Oftentimes, people’s arrest stories, from ten or fifteen years ago, may appear in the top of Google search results for the person’s name, even if they were not convicted, or courts had expunged their criminal records. It can bar them from renting apartments, getting jobs, or even cause issues while dating.
AP’s new policy is undoubtedly related to the recent shift in how Americans view of politics and culture and the changes from the racial justice movement.
There is a tradition of a “tell-all” policy of American journalists that differs from most European publications. In Germany, Dutch and Sweden, the identity of most criminal defense suspects is protected. They may use just initials or the first name and last initial of the suspect. German courts even went as far as to say identifying suspects in public documents affects their ability to “resocialization” and “right to personality” or reputation.

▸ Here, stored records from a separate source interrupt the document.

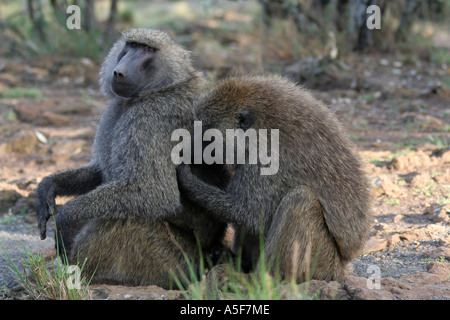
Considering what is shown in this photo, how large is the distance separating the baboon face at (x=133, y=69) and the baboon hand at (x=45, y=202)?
72 centimetres

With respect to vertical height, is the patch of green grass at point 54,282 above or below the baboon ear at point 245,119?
below

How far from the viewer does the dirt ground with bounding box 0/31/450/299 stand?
135 inches

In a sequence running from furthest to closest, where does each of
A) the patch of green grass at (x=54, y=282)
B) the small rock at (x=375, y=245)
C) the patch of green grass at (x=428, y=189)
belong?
the patch of green grass at (x=428, y=189), the small rock at (x=375, y=245), the patch of green grass at (x=54, y=282)

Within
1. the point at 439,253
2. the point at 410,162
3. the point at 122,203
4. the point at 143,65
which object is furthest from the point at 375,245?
the point at 143,65

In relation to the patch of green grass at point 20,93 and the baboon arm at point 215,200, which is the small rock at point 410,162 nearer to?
the baboon arm at point 215,200

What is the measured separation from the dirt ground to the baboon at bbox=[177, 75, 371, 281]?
1.49 feet

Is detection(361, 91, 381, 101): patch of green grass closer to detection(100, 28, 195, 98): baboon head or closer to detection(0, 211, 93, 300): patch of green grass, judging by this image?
detection(100, 28, 195, 98): baboon head

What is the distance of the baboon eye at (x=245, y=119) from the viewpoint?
294cm

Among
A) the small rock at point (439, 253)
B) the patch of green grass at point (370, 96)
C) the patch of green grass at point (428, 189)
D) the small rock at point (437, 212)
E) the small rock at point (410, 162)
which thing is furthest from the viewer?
the patch of green grass at point (370, 96)

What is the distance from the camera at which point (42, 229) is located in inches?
122

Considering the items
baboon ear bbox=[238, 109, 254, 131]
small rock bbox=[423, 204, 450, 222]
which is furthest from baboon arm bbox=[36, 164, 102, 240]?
small rock bbox=[423, 204, 450, 222]

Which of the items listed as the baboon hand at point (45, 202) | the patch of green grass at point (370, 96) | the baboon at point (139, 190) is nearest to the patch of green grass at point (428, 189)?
the baboon at point (139, 190)

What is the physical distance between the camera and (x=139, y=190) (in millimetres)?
2879

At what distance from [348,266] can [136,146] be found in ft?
4.41
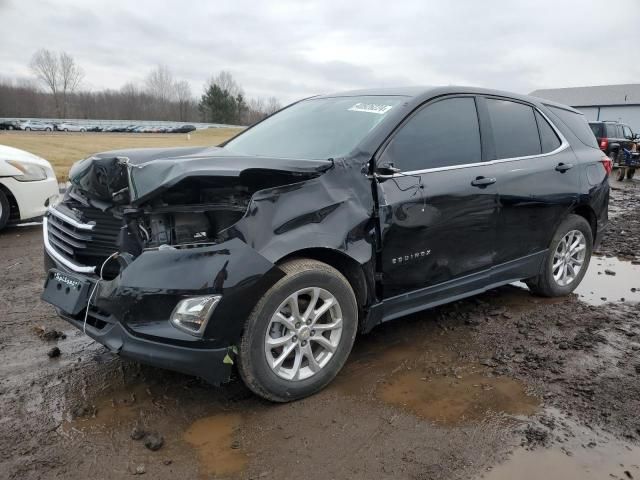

The majority of American reporters might regret the repercussions of publicly naming suspects, but they simply see it as collateral damage. They view themselves as watchdogs for the police and government. They have an inherent belief that the United States public has the right to this information.
The Boston Globe began the “Fresh Start Initiative” this past year, which allows people to repeal their presence in older stories about crimes that are online. It might include republishing the story with new information, or even removing it from Google search results. However, all final decisions do come to Globe’s discretion.
Journalists in all ten countries that were interviewed do agree on one thing – and that is that politicians must be publicly named after they committed a crime. Their views on private individuals committing crimes is radically different. American has the highest rates of incarceration in the world, with 2.1 million people in prison, with disproportionately amounts of people of color of the incarcerated population. As America has begun to make a reckoning with their long history of racism, the cultural shifts have been accounting for the inequalities towards Black and Latino people have included how reporting for small crimes, like marijuana possession, and drug possession can have detrimental repercussions on one’s future.